- [WHAT IS REQUIRED]: Reproduce the listing below verbatim, leaving out the pictures.
DATASET ROWS start
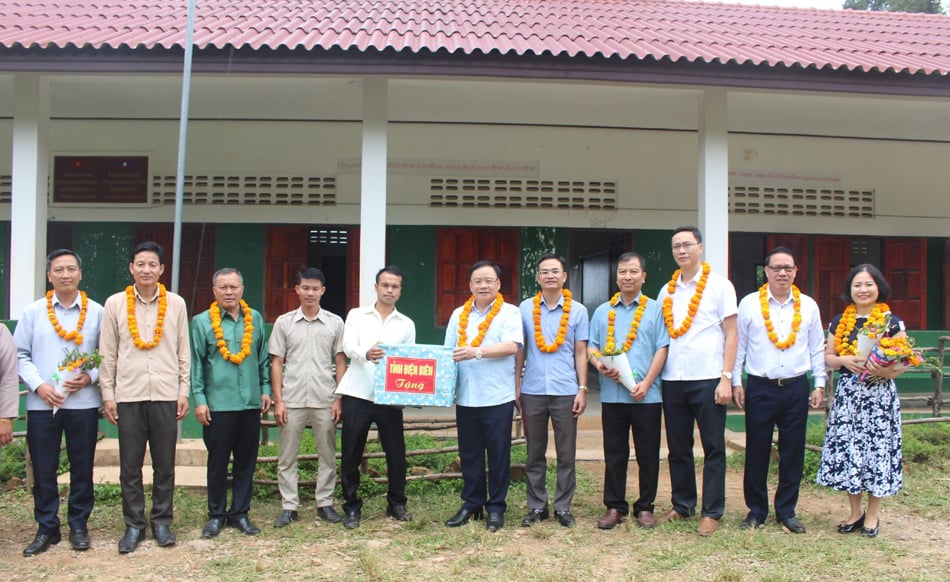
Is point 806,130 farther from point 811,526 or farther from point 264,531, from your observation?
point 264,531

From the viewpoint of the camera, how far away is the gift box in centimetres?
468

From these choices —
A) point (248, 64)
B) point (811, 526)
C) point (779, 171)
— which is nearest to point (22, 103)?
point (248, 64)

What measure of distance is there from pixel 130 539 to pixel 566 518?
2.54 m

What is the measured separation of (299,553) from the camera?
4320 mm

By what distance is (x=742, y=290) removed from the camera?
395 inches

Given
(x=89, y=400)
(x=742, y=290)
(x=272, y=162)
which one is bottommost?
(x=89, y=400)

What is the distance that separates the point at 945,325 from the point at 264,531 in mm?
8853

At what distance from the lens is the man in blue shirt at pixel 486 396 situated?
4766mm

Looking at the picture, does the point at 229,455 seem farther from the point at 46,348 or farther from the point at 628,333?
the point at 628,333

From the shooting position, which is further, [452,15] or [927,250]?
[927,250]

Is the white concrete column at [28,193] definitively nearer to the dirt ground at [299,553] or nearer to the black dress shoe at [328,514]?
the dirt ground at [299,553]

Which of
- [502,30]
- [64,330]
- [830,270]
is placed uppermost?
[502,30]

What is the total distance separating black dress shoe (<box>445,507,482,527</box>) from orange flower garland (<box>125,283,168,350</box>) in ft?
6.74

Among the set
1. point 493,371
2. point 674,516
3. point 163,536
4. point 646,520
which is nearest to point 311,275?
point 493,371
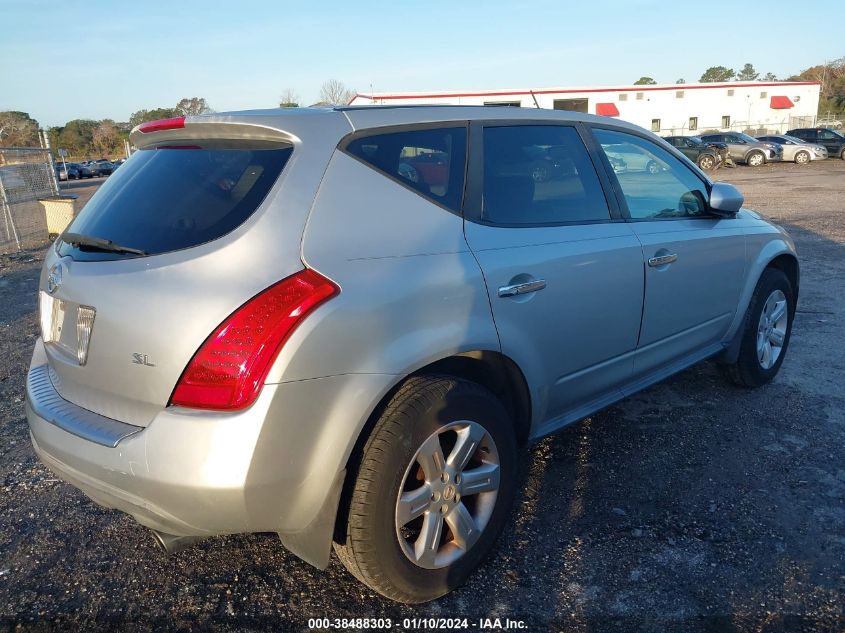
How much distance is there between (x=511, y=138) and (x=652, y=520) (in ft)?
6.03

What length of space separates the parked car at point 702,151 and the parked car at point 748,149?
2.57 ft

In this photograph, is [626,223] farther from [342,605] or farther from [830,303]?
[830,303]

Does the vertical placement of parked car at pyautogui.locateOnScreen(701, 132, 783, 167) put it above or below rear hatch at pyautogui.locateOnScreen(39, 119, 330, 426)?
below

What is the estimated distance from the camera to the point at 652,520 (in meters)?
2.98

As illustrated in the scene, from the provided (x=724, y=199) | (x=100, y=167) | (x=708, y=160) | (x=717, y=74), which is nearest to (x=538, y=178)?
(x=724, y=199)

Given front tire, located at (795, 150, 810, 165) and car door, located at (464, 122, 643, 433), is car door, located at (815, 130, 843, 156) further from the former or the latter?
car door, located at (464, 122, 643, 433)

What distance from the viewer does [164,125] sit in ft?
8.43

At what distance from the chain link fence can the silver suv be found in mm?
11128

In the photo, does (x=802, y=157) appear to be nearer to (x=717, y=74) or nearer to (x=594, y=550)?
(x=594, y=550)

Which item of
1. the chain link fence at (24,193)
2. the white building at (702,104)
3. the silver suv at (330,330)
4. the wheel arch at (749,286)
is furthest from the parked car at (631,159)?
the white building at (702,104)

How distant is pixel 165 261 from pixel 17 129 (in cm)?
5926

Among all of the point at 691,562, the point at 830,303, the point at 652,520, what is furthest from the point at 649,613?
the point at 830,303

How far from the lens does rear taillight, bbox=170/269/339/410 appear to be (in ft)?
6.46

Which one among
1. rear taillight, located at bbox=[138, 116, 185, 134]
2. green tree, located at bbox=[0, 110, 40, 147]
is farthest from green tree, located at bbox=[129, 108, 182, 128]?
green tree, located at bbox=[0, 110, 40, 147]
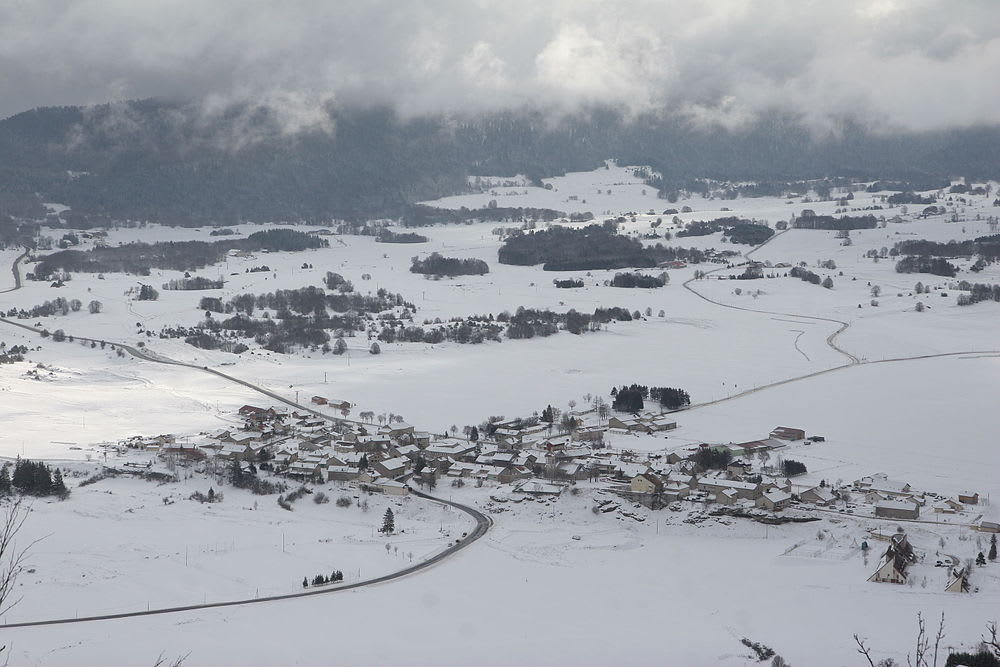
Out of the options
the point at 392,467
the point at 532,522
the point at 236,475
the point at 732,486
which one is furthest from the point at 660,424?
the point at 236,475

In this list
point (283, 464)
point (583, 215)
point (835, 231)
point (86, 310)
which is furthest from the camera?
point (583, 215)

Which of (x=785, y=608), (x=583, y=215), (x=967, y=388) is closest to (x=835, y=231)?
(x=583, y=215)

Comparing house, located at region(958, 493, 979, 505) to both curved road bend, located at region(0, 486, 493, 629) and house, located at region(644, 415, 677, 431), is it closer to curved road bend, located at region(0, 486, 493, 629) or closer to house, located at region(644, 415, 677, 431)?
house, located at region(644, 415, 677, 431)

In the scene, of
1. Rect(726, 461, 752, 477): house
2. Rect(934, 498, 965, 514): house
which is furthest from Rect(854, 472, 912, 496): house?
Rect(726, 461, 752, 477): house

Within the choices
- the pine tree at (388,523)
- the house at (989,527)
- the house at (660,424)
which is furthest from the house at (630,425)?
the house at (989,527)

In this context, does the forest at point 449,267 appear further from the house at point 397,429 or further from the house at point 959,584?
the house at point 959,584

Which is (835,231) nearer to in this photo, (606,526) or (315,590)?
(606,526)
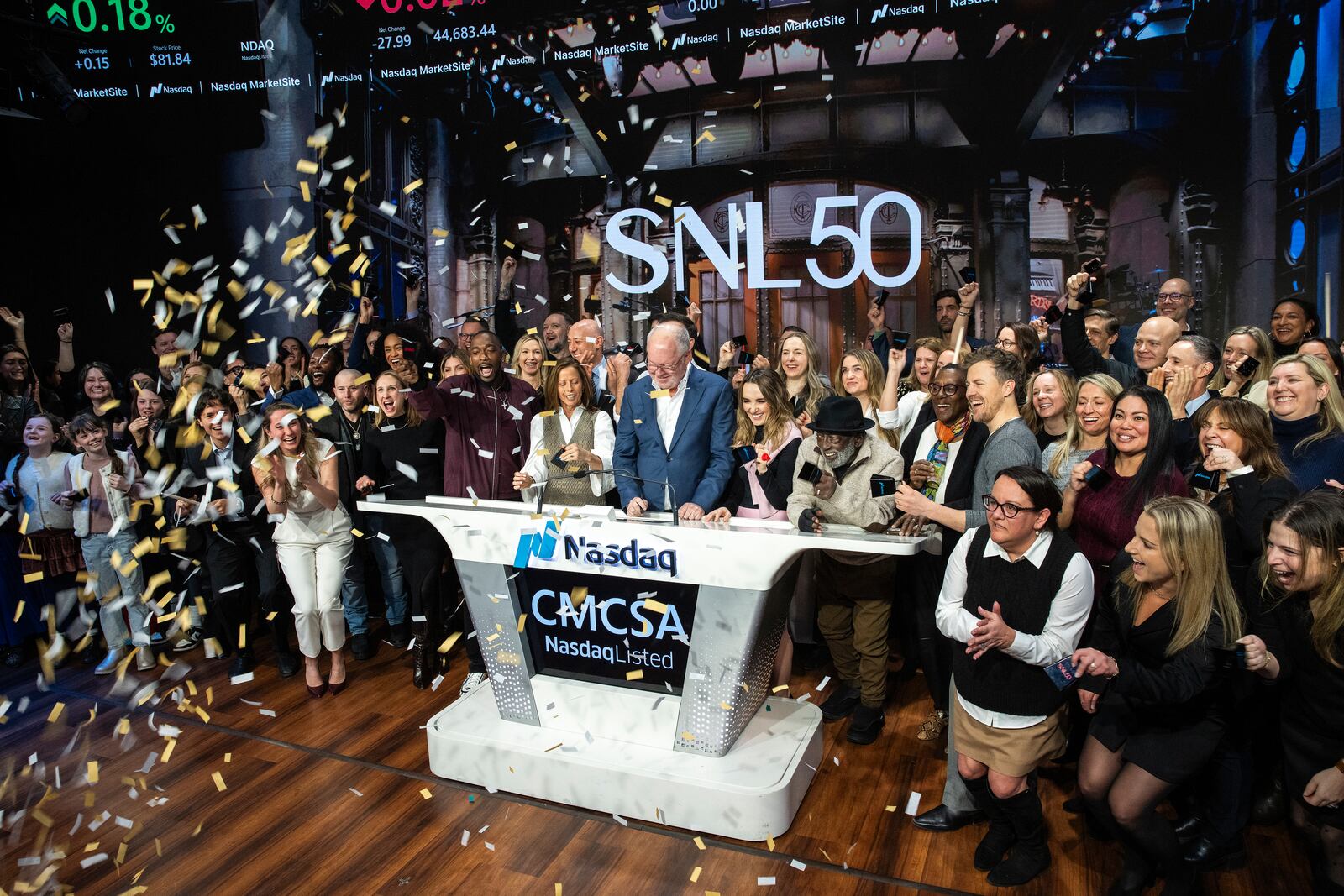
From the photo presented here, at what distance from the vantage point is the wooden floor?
DATASET ROWS end
- [REPLY TO THE TASK]:
Is point 806,130 farther from point 811,526 or farther from point 264,531, from your observation?
point 264,531

From the viewpoint of the camera, how far away is the gift box in centimetres?
468

From these choices —
A) point (248, 64)
B) point (811, 526)
C) point (779, 171)
— which is nearest to point (22, 103)?
point (248, 64)

What measure of distance is there from pixel 130 539 to pixel 566 518?
2.54 m

What is the measured separation of (299,553) from the camera?
4320 mm

By what distance is (x=742, y=290) removed from the camera?
395 inches

Given
(x=89, y=400)
(x=742, y=290)
(x=272, y=162)
which one is bottommost?
(x=89, y=400)

What is the distance that separates the point at 945,325 from the point at 264,531 in mm?
8853

At what distance from the lens is the man in blue shirt at pixel 486 396 situated?
4766mm

Looking at the picture, does the point at 229,455 seem farther from the point at 46,348 or farther from the point at 628,333?
the point at 628,333

From the shooting position, which is further, [452,15] or [927,250]?
[927,250]

Is the white concrete column at [28,193] definitively nearer to the dirt ground at [299,553] or nearer to the black dress shoe at [328,514]?
the dirt ground at [299,553]

Which of
- [502,30]
- [64,330]
- [830,270]
is placed uppermost?
[502,30]

What is the total distance separating black dress shoe (<box>445,507,482,527</box>) from orange flower garland (<box>125,283,168,350</box>) in ft?
6.74

Among the set
1. point 493,371
2. point 674,516
3. point 163,536
4. point 646,520
which is nearest to point 311,275?
point 493,371
How much distance is there between (x=511, y=138) and (x=652, y=520) (in ft)?
6.03

What length of space separates the parked car at point 702,151 and the parked car at point 748,149?
2.57 ft

In this photograph, is [626,223] farther from [342,605] or farther from [830,303]?
[830,303]

Does the vertical placement of parked car at pyautogui.locateOnScreen(701, 132, 783, 167) put it above or below rear hatch at pyautogui.locateOnScreen(39, 119, 330, 426)?
below

What is the estimated distance from the camera to the point at 652,520 (in meters)?
2.98

As illustrated in the scene, from the provided (x=724, y=199) | (x=100, y=167) | (x=708, y=160) | (x=717, y=74), which is nearest to (x=538, y=178)?
(x=724, y=199)

Given front tire, located at (795, 150, 810, 165) and car door, located at (464, 122, 643, 433), is car door, located at (815, 130, 843, 156) further from the former or the latter?
car door, located at (464, 122, 643, 433)

What distance from the viewer does [164,125] sit in ft?
8.43

At what distance from the chain link fence can the silver suv be found in mm?
11128

In the photo, does (x=802, y=157) appear to be nearer to (x=717, y=74) or nearer to (x=594, y=550)?
(x=594, y=550)

Which item of
1. the chain link fence at (24,193)
2. the white building at (702,104)
3. the silver suv at (330,330)
4. the wheel arch at (749,286)
is furthest from the parked car at (631,159)?
the white building at (702,104)

How distant is pixel 165 261 from pixel 17 129 (in cm)?
5926

Among all of the point at 691,562, the point at 830,303, the point at 652,520, what is furthest from the point at 649,613?
the point at 830,303

How far from the lens does rear taillight, bbox=170/269/339/410 appear to be (in ft)?
6.46

Which one among
1. rear taillight, located at bbox=[138, 116, 185, 134]
2. green tree, located at bbox=[0, 110, 40, 147]
is farthest from green tree, located at bbox=[129, 108, 182, 128]?
green tree, located at bbox=[0, 110, 40, 147]
Out of the options
the point at 392,467
the point at 532,522
the point at 236,475
the point at 732,486
which one is furthest from the point at 660,424?
the point at 236,475

In this list
point (283, 464)
point (583, 215)
point (835, 231)
point (86, 310)
which is furthest from the camera?
point (583, 215)

Which of (x=785, y=608), (x=583, y=215), (x=967, y=388) is closest to (x=835, y=231)?
(x=583, y=215)

Comparing house, located at region(958, 493, 979, 505) to both curved road bend, located at region(0, 486, 493, 629) and house, located at region(644, 415, 677, 431), is it closer to curved road bend, located at region(0, 486, 493, 629) or closer to house, located at region(644, 415, 677, 431)?
house, located at region(644, 415, 677, 431)

In the scene, of
1. Rect(726, 461, 752, 477): house
2. Rect(934, 498, 965, 514): house
which is furthest from Rect(854, 472, 912, 496): house?
Rect(726, 461, 752, 477): house

Within the choices
- the pine tree at (388,523)
- the house at (989,527)
- the house at (660,424)
which is furthest from the house at (630,425)?
the house at (989,527)

In this context, does the forest at point 449,267 appear further from the house at point 397,429 or further from the house at point 959,584?
the house at point 959,584

Which is (835,231) nearer to in this photo, (606,526) or (315,590)?
(606,526)
From the photo presented here, at what distance from the vantage point is the wooden floor?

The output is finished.